* Information supplied
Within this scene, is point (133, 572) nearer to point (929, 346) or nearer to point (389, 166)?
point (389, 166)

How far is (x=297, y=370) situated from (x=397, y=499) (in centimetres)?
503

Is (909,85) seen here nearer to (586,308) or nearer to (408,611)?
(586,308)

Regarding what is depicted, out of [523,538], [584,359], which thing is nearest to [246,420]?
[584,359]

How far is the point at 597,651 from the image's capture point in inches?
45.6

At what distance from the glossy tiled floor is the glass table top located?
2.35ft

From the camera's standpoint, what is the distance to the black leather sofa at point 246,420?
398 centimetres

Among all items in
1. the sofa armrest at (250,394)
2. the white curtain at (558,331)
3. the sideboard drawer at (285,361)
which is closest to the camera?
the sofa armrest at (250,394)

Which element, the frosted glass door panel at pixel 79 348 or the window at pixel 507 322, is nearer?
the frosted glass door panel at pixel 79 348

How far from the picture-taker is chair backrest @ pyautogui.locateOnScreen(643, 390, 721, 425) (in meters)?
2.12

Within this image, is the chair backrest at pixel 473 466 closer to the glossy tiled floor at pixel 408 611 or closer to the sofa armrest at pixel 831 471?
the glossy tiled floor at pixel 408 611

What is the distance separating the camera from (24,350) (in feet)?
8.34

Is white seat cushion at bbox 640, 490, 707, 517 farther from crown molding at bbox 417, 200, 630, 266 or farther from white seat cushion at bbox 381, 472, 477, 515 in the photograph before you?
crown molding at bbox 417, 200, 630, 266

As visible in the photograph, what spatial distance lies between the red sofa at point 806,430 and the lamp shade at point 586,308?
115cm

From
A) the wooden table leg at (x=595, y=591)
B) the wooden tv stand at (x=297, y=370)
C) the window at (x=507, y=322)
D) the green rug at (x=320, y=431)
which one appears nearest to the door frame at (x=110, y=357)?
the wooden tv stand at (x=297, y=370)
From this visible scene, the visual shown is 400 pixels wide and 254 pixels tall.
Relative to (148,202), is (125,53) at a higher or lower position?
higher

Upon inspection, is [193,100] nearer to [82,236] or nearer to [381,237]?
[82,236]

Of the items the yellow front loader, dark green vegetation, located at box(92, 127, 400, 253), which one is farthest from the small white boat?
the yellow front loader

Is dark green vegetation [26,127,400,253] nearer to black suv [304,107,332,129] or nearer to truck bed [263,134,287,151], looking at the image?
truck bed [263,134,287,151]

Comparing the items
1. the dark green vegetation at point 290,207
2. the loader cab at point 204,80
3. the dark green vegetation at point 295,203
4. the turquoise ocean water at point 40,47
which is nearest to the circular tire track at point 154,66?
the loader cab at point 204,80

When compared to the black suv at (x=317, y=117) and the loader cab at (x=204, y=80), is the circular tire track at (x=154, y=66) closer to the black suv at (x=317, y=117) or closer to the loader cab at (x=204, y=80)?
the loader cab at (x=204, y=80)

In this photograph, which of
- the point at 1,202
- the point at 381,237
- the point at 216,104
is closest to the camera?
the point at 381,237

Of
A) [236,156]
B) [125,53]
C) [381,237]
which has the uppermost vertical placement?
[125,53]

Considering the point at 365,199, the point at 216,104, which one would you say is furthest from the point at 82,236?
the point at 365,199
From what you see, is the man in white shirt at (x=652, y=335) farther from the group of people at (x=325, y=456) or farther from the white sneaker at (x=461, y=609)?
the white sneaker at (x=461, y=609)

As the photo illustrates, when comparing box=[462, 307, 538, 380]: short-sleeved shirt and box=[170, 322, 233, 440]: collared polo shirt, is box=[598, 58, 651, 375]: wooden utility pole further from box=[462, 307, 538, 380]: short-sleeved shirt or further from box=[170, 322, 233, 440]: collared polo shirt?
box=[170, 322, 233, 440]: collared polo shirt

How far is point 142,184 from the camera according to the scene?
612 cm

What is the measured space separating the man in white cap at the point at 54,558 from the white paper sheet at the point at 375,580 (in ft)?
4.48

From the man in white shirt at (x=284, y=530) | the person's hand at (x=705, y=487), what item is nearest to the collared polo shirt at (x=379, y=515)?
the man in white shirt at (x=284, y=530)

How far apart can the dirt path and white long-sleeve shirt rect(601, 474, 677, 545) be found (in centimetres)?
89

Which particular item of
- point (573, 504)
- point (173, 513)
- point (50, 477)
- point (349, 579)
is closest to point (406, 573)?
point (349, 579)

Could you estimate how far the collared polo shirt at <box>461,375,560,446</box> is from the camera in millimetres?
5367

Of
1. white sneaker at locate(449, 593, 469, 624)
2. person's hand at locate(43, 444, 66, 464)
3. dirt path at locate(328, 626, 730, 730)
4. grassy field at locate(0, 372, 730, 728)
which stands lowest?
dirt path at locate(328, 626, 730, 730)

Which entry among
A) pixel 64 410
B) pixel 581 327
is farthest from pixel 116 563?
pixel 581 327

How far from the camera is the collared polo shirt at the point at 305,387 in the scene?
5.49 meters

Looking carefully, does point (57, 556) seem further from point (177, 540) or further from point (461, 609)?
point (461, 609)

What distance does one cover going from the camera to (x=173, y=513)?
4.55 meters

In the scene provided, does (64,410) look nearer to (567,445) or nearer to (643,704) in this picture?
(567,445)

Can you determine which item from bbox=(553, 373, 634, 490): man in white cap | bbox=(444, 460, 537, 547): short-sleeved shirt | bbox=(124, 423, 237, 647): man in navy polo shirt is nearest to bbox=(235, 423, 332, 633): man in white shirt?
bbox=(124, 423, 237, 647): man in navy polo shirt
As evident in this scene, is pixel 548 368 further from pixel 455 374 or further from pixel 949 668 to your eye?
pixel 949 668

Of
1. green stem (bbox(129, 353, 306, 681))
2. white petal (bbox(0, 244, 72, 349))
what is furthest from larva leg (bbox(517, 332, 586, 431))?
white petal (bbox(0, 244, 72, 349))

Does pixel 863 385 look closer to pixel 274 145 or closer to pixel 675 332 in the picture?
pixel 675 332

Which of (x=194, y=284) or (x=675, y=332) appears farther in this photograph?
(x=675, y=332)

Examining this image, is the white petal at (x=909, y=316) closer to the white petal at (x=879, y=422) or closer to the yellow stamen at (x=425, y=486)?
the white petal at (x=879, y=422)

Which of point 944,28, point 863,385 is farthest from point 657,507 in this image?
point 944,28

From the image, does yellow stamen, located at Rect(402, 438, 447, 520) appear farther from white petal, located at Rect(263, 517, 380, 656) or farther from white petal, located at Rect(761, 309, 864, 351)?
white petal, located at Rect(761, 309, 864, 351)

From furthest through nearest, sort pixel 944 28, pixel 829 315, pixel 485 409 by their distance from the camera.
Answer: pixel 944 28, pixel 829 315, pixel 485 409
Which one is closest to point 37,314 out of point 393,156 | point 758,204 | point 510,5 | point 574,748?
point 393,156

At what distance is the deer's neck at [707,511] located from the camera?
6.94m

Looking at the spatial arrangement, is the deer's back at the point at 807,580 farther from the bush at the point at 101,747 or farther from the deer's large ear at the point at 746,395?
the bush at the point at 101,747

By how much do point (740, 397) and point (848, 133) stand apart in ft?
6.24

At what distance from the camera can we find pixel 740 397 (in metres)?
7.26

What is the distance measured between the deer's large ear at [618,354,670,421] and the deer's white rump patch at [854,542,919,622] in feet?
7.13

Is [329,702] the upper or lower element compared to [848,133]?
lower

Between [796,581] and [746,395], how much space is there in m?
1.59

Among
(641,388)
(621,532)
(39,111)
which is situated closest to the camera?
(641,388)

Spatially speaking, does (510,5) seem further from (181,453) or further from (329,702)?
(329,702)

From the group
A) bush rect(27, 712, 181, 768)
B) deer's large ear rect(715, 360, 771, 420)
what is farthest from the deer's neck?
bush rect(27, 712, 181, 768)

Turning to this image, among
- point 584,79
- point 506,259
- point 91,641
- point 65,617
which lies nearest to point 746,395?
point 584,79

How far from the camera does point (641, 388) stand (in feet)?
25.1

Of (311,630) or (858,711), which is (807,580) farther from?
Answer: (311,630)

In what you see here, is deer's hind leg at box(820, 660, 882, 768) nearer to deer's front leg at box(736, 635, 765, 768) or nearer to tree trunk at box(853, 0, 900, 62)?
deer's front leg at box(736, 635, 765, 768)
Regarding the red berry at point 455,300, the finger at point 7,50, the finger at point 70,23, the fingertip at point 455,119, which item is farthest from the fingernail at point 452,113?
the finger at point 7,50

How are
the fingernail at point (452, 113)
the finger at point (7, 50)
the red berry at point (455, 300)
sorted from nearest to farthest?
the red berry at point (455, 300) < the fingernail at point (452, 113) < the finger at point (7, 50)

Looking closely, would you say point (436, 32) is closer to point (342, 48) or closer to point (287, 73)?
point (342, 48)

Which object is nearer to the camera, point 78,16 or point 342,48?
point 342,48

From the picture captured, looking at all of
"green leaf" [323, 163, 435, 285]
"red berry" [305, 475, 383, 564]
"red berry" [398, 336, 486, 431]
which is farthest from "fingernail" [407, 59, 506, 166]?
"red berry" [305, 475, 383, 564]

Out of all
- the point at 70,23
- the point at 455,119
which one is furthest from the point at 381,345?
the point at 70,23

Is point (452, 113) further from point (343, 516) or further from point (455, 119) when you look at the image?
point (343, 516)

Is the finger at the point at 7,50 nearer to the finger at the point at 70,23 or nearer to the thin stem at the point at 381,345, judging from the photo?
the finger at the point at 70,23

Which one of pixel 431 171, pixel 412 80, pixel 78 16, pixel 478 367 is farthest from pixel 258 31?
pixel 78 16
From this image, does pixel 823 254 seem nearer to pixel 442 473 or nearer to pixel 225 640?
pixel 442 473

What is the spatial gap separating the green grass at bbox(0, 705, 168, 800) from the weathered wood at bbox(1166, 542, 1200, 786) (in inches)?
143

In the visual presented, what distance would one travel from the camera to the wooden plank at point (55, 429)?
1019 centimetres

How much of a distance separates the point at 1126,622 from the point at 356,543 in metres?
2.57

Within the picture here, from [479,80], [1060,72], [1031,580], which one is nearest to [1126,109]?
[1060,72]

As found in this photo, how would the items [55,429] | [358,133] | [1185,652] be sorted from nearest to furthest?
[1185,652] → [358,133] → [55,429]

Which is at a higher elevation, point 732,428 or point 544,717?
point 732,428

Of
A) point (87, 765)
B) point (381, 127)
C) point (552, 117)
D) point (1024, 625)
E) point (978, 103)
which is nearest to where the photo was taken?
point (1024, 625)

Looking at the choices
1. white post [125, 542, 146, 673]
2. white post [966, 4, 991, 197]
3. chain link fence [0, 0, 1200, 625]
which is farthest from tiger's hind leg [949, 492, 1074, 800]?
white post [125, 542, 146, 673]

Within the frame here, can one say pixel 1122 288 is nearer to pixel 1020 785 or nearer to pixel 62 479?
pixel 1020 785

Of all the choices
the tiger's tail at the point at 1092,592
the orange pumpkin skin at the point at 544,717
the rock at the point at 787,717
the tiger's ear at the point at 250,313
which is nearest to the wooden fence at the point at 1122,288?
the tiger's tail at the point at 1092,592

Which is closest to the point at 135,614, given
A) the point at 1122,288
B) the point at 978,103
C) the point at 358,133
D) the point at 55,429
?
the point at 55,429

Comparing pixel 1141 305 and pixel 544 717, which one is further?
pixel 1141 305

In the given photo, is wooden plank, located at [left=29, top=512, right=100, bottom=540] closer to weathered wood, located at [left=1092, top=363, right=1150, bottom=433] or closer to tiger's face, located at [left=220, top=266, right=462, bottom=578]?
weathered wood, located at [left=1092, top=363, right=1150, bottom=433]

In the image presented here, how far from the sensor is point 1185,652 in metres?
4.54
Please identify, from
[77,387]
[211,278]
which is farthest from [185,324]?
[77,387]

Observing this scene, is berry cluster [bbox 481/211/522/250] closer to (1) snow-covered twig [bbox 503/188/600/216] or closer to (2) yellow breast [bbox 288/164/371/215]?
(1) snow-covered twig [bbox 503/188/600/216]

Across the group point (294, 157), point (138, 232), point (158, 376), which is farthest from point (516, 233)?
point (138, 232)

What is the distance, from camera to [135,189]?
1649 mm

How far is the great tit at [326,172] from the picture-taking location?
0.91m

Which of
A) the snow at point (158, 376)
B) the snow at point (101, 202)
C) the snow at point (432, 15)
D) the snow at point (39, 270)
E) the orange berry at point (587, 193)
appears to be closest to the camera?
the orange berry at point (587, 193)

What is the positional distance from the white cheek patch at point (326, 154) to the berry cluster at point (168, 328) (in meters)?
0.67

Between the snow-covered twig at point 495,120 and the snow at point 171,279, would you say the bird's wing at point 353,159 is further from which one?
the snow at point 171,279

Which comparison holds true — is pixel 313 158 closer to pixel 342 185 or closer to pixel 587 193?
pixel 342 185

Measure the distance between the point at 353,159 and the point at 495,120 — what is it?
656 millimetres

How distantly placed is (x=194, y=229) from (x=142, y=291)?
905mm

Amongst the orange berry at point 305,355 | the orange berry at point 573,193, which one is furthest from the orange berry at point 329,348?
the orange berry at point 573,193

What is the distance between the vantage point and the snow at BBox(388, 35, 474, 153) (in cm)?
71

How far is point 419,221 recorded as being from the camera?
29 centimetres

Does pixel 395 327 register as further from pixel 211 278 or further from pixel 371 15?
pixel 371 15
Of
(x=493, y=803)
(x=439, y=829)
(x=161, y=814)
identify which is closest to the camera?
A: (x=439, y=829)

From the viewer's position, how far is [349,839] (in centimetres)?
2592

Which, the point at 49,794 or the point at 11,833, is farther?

* Goal of the exercise
Rewrite the records from the line containing "From the viewer's" through the end of the records, replacing "farther" with "further" and leaving everything else unchanged.

* Answer to this exercise
From the viewer's position, how far is [349,839] (in centimetres)?
2592

Which, the point at 49,794 or the point at 11,833, is further?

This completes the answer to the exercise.